Description of the task:
Reproduce every entry in the listing without alteration.

The data:
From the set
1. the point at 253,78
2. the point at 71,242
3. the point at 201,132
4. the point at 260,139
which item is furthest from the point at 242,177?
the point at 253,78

Answer for this exercise:
From the set
1. the point at 253,78
2. the point at 71,242
3. the point at 201,132
4. the point at 260,139
which item is furthest from the point at 242,177?
the point at 253,78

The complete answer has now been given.